_Problem to solve_:
Pick up the news report below on Ranbaxy's deal to sell Neuronox in India, continuing it from its final sentence.

Ranbaxy will launch botulinum toxin derived anti-ageing drug Neuronox from Medi-Tox Inc in India.
Ranbaxy Laboratories Ltd entered into an in-licensing agreement with South Korean firm Medy-Tox Inc for selling a cosmetic product Neuronox in India.
Neuronox is Medi-Tox’s new alternative brand of purified botulinum toxin type –A.
Neuronox is considered one of the effective ant-aging medicine derived from botulin toxin. The cosmetic use of botulinum toxin type- A in the correction of facial wrinkles and excessive sweating (hyperhidrosis), has rapidly become one of the most popular cosmetic procedures worldwide.
Therapeutic equivalence and clinical trials conducted by Medy-Tox in various countries across the world, have confirmed the efficacy and safety of Neuronox, Ranbaxy said in a press release.
The current market size for Neuronox, in India, is approximately Rs. 30 crores, per annum, with only one other player in the market apart from Ranbaxy.
“Neuronox comes as a welcome alternative to dermatologists in India and we aim to make botulinum toxin therapy more accessible and affordable to people in the country,” stated Sanjeev Dani, senior vice President & regional director – Asia & CIS, Ranbaxy.
Neuronox’ introduction is expected to strengthen Ranbaxy’s presence in the dermatological segment, said the company statement.
Medy-Tox Inc is South Korea’s largest botulinum –toxin specialized biotech venture. Medy-Tox has over 20 years of specialized research in Clostridium Botulinum toxins and related products. Botulinum toxin-related pharmaceuticals and antibodies researched by Medy-Tox are today available in more than 30 countries across the world including some of the most developed and regulated market like Japan.
Ranbaxy, in which Japan’s Daiichi Sankyo owns about 64 percent, posted losses for the fifth straight quarter.
Ranbaxy’s sales in the US, the world’s largest drug market, also dropped 14 percent.
Ranbaxy Laboratories Ltd reported net loss of 7.78 billion rupees ($156 million) in its fiscal first quarter ended March 2009, compared with a profit of 1.03 billion rupees in the year-ago quarter.

_Data provided_:
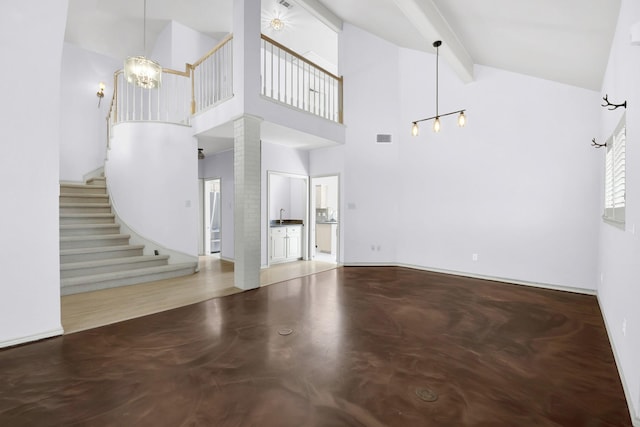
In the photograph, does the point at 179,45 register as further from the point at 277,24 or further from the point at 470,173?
the point at 470,173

_Exercise result_:
Ranbaxy Laboratories Ltd also said it anticipated a loss of $150 million on sales of $1.4 billion in the year ending December 2009.
Ranbaxy’s sales in North America, which accounts for about 27 percent of Ranbaxy’s revenue, fell 7 percent to 4.04 billion rupees in the fourth quarter of financial year 2008-2009. Sales in the U.S. declined to 3.4 billion rupees. Ranbaxy also said sales dropped 14 percent in Europe, and gained 9 percent in India.
Ranbaxy reported 9.19 billion rupees as losses on foreign-currency options before tax. The company also wrote down the value of convertible bonds due 2011 as the Indian currency weakened 3.9 percent against the dollar in the three- month period, its fifth straight quarterly decline.
Ranbaxy Pharmaceuticals Inc, a wholly-owned subsidiary of RanbaxY India has been recently selected by Validus Pharmaceuticals LLC as its marketing partner for distributing an authorized generic version of calcitriol in both softgel capsules and an oral liquid formulation in US.
Calcitriol is a synthetic vitamin D analog. Calcitriol is currently marketed by Roche in the brand name Rocaltrol in US. Rocalcitrol softgel capsules and oral liquid are having a market size of $70 million, as per IMS – MAT, June 2009.
Recently, Ranbaxy recalled one batch of its acne drug Sotret (isotretinoin) from the US market, following US FDA recommendation. Sotret Isotretinoin is used for treating skin infections including acne.